Op 3 februari 2017 heeft de Rechtbank Amsterdam uitspraak gedaan in een strafzaak tegen een verdachte, geboren in Letland, die zonder vaste woon- of verblijfplaats in Nederland verbleef. De zaak betreft een diefstal die plaatsvond op 18 oktober 2016, waarbij de verdachte vis ter waarde van 4,67 euro heeft weggenomen uit een Albert Heijn filiaal in Amsterdam. De rechtbank heeft het verkort vonnis op tegenspraak gewezen, na een zitting op 20 januari 2017, waarbij de officier van justitie, mr. B. Looijestijn, en de verdediging, vertegenwoordigd door mr. J.A. de Jonge en mr. P.R.L.V.M. Kruik, hun standpunten naar voren brachten.
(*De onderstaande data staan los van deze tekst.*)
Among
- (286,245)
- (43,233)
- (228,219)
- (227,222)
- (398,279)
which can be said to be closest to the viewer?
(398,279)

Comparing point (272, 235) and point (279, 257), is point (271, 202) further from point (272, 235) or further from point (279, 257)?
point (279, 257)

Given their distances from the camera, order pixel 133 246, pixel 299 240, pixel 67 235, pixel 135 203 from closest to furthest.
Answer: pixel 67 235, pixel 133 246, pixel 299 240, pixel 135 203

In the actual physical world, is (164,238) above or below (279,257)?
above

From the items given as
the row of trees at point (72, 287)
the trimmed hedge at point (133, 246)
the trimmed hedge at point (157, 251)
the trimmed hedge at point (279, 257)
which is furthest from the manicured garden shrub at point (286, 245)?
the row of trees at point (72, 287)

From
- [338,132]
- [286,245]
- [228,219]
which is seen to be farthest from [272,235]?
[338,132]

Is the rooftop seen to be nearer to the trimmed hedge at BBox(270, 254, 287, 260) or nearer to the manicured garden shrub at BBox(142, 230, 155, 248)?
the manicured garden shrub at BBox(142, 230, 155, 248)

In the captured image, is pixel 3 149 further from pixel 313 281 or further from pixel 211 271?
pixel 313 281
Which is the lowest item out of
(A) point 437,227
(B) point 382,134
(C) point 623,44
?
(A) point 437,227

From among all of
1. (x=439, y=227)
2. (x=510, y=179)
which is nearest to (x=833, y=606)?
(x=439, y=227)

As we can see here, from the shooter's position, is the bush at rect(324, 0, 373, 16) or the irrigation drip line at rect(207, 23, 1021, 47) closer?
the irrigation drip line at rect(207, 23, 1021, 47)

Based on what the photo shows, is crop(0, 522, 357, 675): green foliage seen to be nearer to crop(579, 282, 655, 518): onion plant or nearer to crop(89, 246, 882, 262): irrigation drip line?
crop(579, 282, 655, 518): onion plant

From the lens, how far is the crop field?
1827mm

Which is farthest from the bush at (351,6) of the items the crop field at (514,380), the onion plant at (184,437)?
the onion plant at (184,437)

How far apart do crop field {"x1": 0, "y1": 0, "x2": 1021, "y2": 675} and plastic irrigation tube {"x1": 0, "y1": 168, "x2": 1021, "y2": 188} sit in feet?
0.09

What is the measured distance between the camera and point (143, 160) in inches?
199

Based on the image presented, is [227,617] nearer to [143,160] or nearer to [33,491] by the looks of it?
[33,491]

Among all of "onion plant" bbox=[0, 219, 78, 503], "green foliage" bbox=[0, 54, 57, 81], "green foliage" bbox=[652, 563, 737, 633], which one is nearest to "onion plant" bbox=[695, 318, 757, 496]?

De rechtbank heeft vastgesteld dat de dagvaarding geldig was en dat zij bevoegd was om kennis te nemen van de zaak. De officier van justitie heeft bewijs aangedragen, waaronder de aangifte van de diefstal en de bekennende verklaring van de verdachte. De rechtbank oordeelde dat er geen redenen waren om aan de bekennende verklaring van de verdachte te twijfelen en dat het ten laste gelegde feit bewezen kon worden verklaard.
De rechtbank heeft de verdachte schuldig bevonden aan diefstal en heeft de ISD-maatregel opgelegd voor de duur van 1 jaar, met inachtneming van de ernst van het feit en de recidive van de verdachte. De rechtbank heeft ook de vordering tot tenuitvoerlegging van een eerder vonnis afgewezen, omdat de ISD-maatregel niet te verenigen was met de tenuitvoerlegging van de gevangenisstraf. De beslissing is gegrond op artikelen 38m, 38n en 310 van het Wetboek van Strafrecht.